# Emma's favorite pose



## Bailey&Me (Mar 8, 2010)

I thought I'd share some new pictures of little Miss Emma with all her aunties. She is about 18 and a half weeks old now and cute as a button! Today marks the 6 week anniversary of her being home with us...we have loved every minute of it! 

Emma is a very active and playful little puppy...but sometimes she likes to cuddle in her mama's lap and relax. When she does, her absolute favorite pose is laying on her back and having her little tummy rubbed. I think it is so adorable and also funny because her mommy, Cadie loves to do that too. Every time I have visited with Carina and the CloudClan, little social butterfly Cadie demands to be picked up, then will throw herself on her back and demand a tummy rub. So cute!! And so funny that her daughter, Emma does the exact same thing. 

Now for the pictures! 




Sent from my iPad using PG Free


----------



## Cyndilou (Jan 24, 2013)

She is way too cute. I think she and Ace are really close in age. He was born 10-27-2012. I use my phone to post and I promise I'm not illiterate. It just does that crazy correcting thing.


----------



## Furbabies mom (Jul 25, 2011)

Aww Nida she is so so cute! Just a little doll!


----------



## donnad (Aug 22, 2006)

Emma is such a little cutie!


----------



## preisa (Mar 7, 2013)

What a cute little face!!!!


Sent from Petguide.com Free App


----------



## bellaratamaltese (May 24, 2006)

Love her Nida!!!


----------



## Zoe's Mom88 (Apr 25, 2011)

She is gorgeous!! :wub:


----------



## Fluffdoll (Aug 9, 2012)

Oh she is the sweetest little thing!! Love her :wub::wub::wub:


----------



## AshleyAndSophiePup (Aug 24, 2012)

Emma, your so cute!! Your definitely workin it for the camera!


Sent from Petguide.com Free App


----------



## hoaloha (Jan 27, 2012)

Love...LOVE....LOVE her! <3 how could you resist rubbing that little belly?   she looks so clean and fluffy in these pics!


----------



## Snowbody (Jan 3, 2009)

• • •

• **REQUIRED WORK**:
1. In the thread, starting at "Oh she is the" and ending at "for the camera!", swap "sweetest" for "cutest".
2. State whether each statement agrees with the thread, answering yes or no and quoting the words that decide it: (a) Emma was about 18 and a half weeks old when the first post was written. (b) Emma's mother is named Carina. (c) Ace was born in 2013.
Answer using only the thread above.

• **DATA EXCERPT**:
• • •

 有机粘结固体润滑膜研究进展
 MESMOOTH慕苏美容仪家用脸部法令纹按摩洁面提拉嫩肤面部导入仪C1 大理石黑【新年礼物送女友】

• • •

• **EXERCISE RESPONSES**:
1.
Oh she is the cutest little thing!! Love her :wub::wub::wub:


----------



## AshleyAndSophiePup (Aug 24, 2012)

Emma, your so cute!! Your definitely workin it for the camera!

2.
(a) Yes: "She is about 18 and a half weeks old now"
(b) No: "her mommy, Cadie loves to do that too"
(c) No: "He was born 10-27-2012."